I have no keen understanding of what I am up to. What have I to gain by this reconnaissance? I wonder: What is it, what drives this hope to a get another glimpse of Rose Marie? To conjure a ghost of what ifs? To see her at her window, looking out, maybe gazing at a memory, a day dream image from her past, to our eyes lost in the wonder of each other that moment years ago on the porch when she took such pleasure in admiring my physique.

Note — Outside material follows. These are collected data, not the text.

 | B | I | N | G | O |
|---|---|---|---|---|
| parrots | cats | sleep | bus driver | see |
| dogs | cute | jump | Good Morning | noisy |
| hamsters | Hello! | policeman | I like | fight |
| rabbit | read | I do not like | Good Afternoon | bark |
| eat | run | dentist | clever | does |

As it turns out, the best, unobtrusive vantage point for watching the front of Rose Marie’s apartment is just east of the bus stop at Bleigh Avenue, under the awning on the bench in front of Dan’s Barber Shop. Through the glass of Rose Marie’s front bay window. I can see into the inner sanctum of a recurring fantasy. A brass tree stand of soft conical lights casts assorted color on the walls of what must be a bedroom. A taste for modern decor and design most modern is apparent in the sunbeam spray of the burnished copper headboard that now reflects the amber, late low angled light of dusk. The glow for a moment is otherworldly, like that of a dawn sky blessed with God’s fingers or a Catholic holy card halo, before a somewhat translucent shade is drawn on which Rose and Donnie appear in a silhouetted embrace.

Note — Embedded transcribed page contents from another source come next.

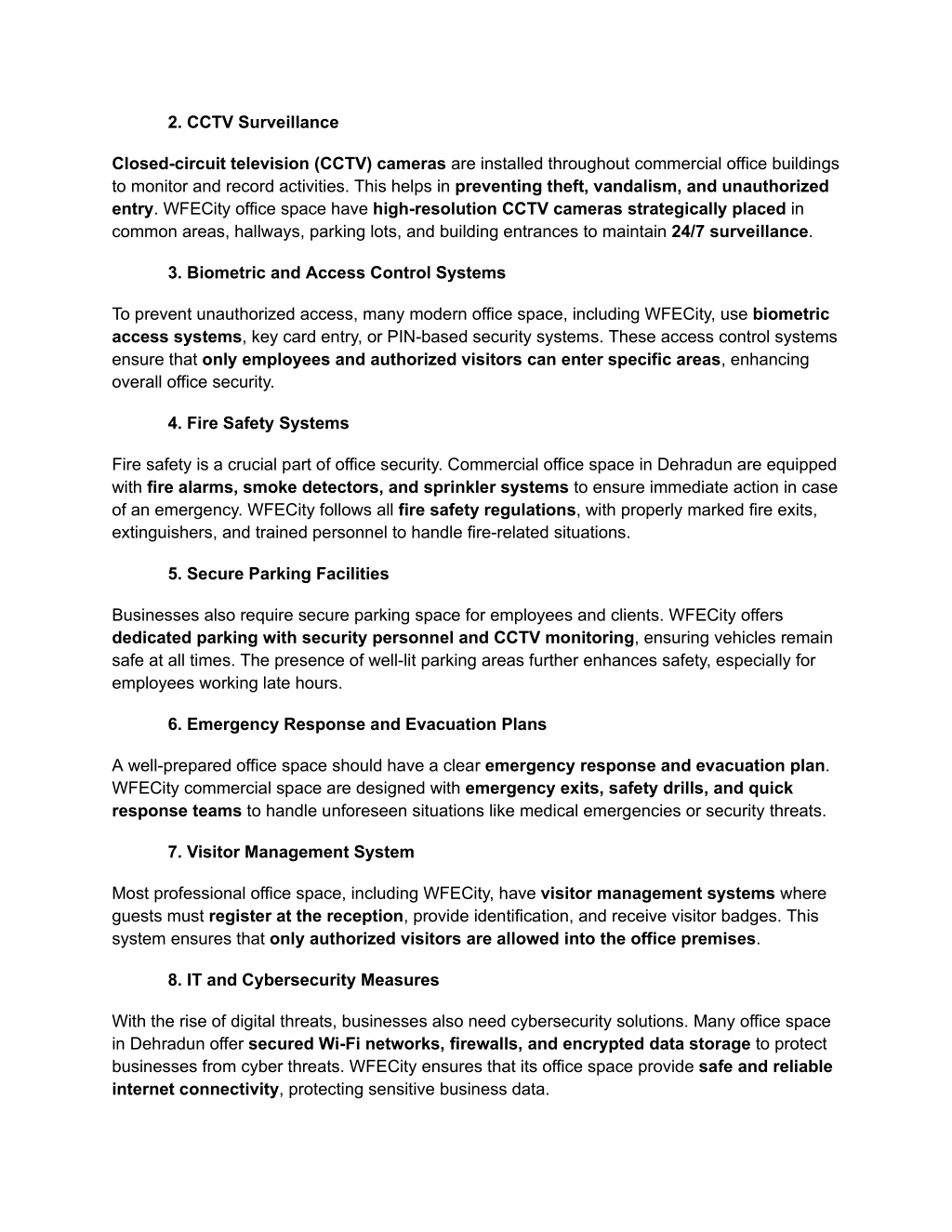 2. CCTV Surveillance

Closed-circuit television (CCTV) cameras are installed throughout commercial office buildings to monitor and record activities. This helps in preventing theft, vandalism, and unauthorized entry. WFECity office space have high-resolution CCTV cameras strategically placed in common areas, hallways, parking lots, and building entrances to maintain 24/7 surveillance.

3. Biometric and Access Control Systems

To prevent unauthorized access, many modern office space, including WFECity, use biometric access systems, key card entry, or PIN-based security systems. These access control systems ensure that only employees and authorized visitors can enter specific areas, enhancing overall office security.

4. Fire Safety Systems

Fire safety is a crucial part of office security. Commercial office space in Dehradun are equipped with fire alarms, smoke detectors, and sprinkler systems to ensure immediate action in case of an emergency. WFECity follows all fire safety regulations, with properly marked fire exits, extinguishers, and trained personnel to handle fire-related situations.

5. Secure Parking Facilities

Businesses also require secure parking space for employees and clients. WFECity offers dedicated parking with security personnel and CCTV monitoring, ensuring vehicles remain safe at all times. The presence of well-lit parking areas further enhances safety, especially for employees working late hours.

6. Emergency Response and Evacuation Plans

A well-prepared office space should have a clear emergency response and evacuation plan. WFECity commercial space are designed with emergency exits, safety drills, and quick response teams to handle unforeseen situations like medical emergencies or security threats.

7. Visitor Management System

Most professional office space, including WFECity, have visitor management systems where guests must register at the reception, provide identification, and receive visitor badges. This system ensures that only authorized visitors are allowed into the office premises.

8. IT and Cybersecurity Measures

With the rise of digital threats, businesses also need cybersecurity solutions. Many office space in Dehradun offer secured Wi-Fi networks, firewalls, and encrypted data storage to protect businesses from cyber threats. WFECity ensures that its office space provide safe and reliable internet connectivity, protecting sensitive business data.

Unexpectedly, I am distracted from the ghosts on the window by the sudden appearance of a man whom I remember to be the father of an elementary school classmate of mine. Mr McDonnelly is the proprietor of the Family TV Repair shop just west of the electric trolley turn around at Cottman Street. I gather Mr McDonnelly has just crossed over from behind the slope top hedges on the north side of Tacony Park; otherwise, I would have noticed his approach. He pays me no mind as he studies the east for sight of an approaching bus. I look back at the back lit shape of Rose and Donnie entwined on the curtain; their silhouette disappears, however, when the interior lights of the bedroom go off.

I catalogue a fantasy of the particulars of Rose’s actions: her moans, her groans, her half giddy laugh, the strength with which she pulls her man hard against the clitoris of her lust, the licked lips of her smile, her bliss. I close my eyes and remember that moment, the tentative tips of her fingers feeling my biceps, the long throat of Rose within reach of my lips. I imagine my hands cupping her ass, my being mesmerized by her body’s embrace.

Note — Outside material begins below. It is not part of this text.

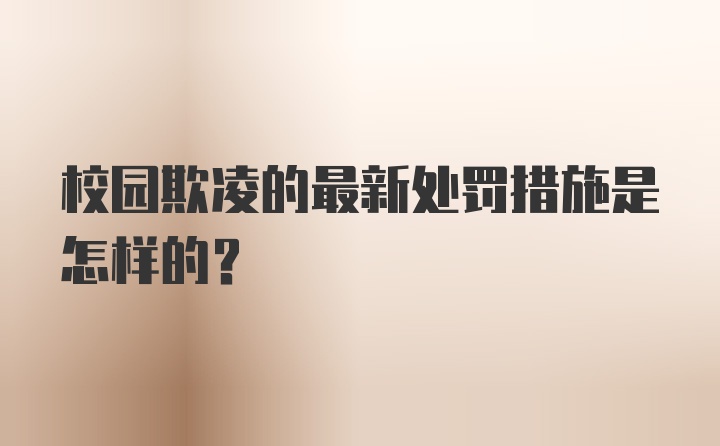 校园欺凌的最新处罚措施是怎样的？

When I open my eyes to the startling whish, whoosh of air brakes, it’s a blurred yellow and green SEPTA bus logo I see, on the side of the next Y heading downtown as it draws curbside. Mr Family TV doesn’t get on; rather a blonde, some ten years younger than him, all bundled in fake fur and suede, gets off. Between the two, it’s a hug and his quick kiss, his lips to her proffered powdered cheek, and then it’s an arm in arm light step walk east to Shelmire Street and Kohler’s Saloon. Miss Fake Fur who I guess to be Swedish - not that it matters - looks nothing like the raven haired woman, with a Latin temper, I remember to be my schoolmate’s mother. But, far be it for me to judge, for here I sit, a young married man, hoping to get a glimpse of a child-hood friend, smitten with a fantasy of chances missed, of what might have been, calling to mind a litany of opportunities gone, of roads not taken. I wonder what Rose must do for a living, given the glamour boots she wears. Something professional and fashionable I imagine. Something to occupy a life when her husband Donnie is not on leave, is not home from the war in Viet Nam. I imagine Donnie and Rose further. It is perfect porn, the storm of their passion, the hungers satisfied and tenderness returned, the magic of requited love.

Still I wonder: does she ever ponder our moment on the porch?